Utah cracks down on unlicensed contractors
SALT LAKE CITY, UT —
(KUTV ) It’s a matter of supply and demand. There are lots of construction projects that need doing and not enough contractors in Utah to attack all the work as quickly as some may like.
It’s left the door open to some not-so-legitimate contractors to take advantage, say state regulators, who have been cracking down.
Utah’s division of occupational and professional licensing took part in an aggressive action aimed at protecting Utah consumers from contractors who may not be on the up and up. In June, Utah was part of a multi-state sting on unlicensed contractors. They found the contractors through their advertisements online, in classified ads and and social media websites.
"We were able to issue 45 citations during that sting, for $23,000 in fines," says DOPL director Mark Steinagel.
The money will go into Utah’s general fund.
The money is nice, but Steinagal says he hopes the citations will result in fewer unlicensed contractors working in Utah. Statistically, he says, a licensed contractor is far less likely to take a down-payment and run before work is completed.
That’s a problem Kevin Richardson found himself facing after hiring a contractor who gave him the name Jim Gunther.
“My wife found him on Facebook,” he said. “She told me he had some good reviews."
Richardson paid $2,700 as a down-payment for a deck and awning.
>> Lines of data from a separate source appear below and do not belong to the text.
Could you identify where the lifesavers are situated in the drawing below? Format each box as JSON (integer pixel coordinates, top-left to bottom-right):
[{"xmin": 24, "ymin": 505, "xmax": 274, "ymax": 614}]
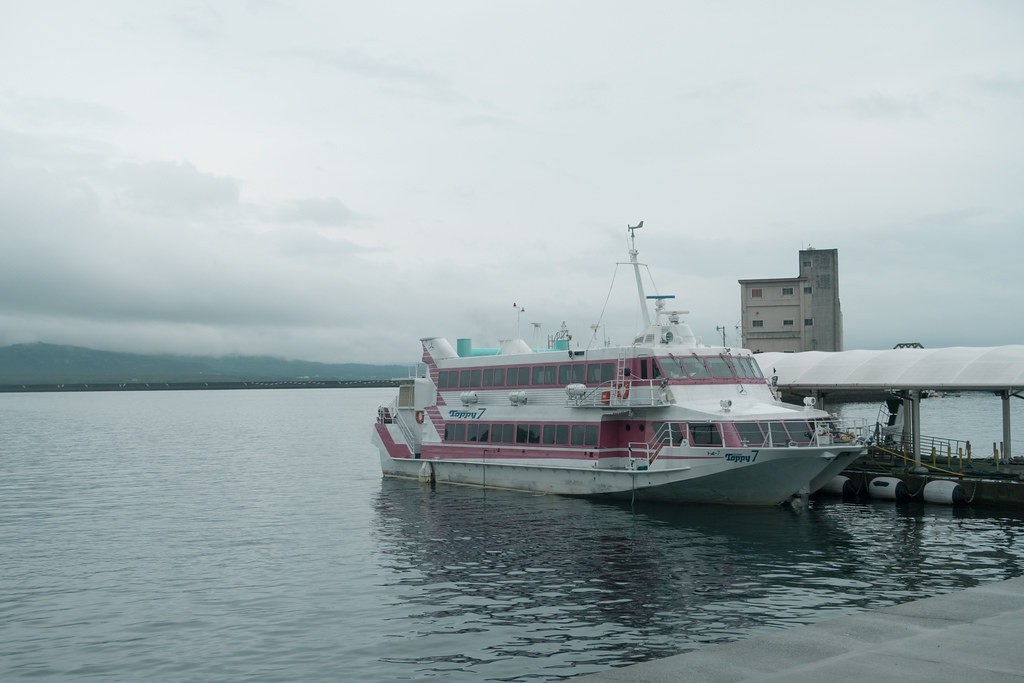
[
  {"xmin": 615, "ymin": 382, "xmax": 630, "ymax": 401},
  {"xmin": 414, "ymin": 410, "xmax": 425, "ymax": 425}
]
Work commenced but it didn't last.
"He put the two posts in for the patio but that's as far as he got," Richardson said.
Richardson asked for a refund and he says Gunther agreed but then never showed up on the agreed upon date with the cash. Now he seems to have vanished.
Gunther is not licensed to be a contractor in the state of Utah.
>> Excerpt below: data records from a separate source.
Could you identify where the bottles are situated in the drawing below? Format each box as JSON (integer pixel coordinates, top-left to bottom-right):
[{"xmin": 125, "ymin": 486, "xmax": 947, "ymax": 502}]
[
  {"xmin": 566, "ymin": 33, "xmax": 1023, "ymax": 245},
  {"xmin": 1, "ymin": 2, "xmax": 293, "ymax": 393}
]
"We messed up. We didn't thoroughly investigate him before we hired him," Richardson said.
Frustrated, Richardson contacted Get Gephardt.
Get Gephardt was also contacted by Kristen Aaron, who hired Gunther to rebuild her deck, paying him $3,600. Some work was done but it wasn’t completed and Gunther disappeared.
“I think he is defrauding people for money,” she said.
Aaron also found Gunther through a Facebook ad.
"He's all over Facebook and social media," she said.
Also on social media are warnings from people who reportedly paid Gunther money for work that was not completed.
Get Gephardt reached out to Gunther through Facebook but got no response and his phone no longer connects.
DOPL is now seeking criminal charges against Gunther based on what happened to Richardson and Aaron, Steinagel said.
"He had no problem basically stealing from people," he said.
That could mean refunds for his alleged victims, one day, but it doesn’t help with the partially completed projects in their yard that they’ll now need to pay a different contractor to finish.
Both Richardson and Aaron say, next time, they’ll check with DOPL to ensure who they hire is licensed.
Steinagel says, in the past, they've heard largely from the older generations about being scammed. But because of the increase in contractors using social media and classifieds sites to advertise, they're also seeing a rise in millennials and gen-xers getting taken.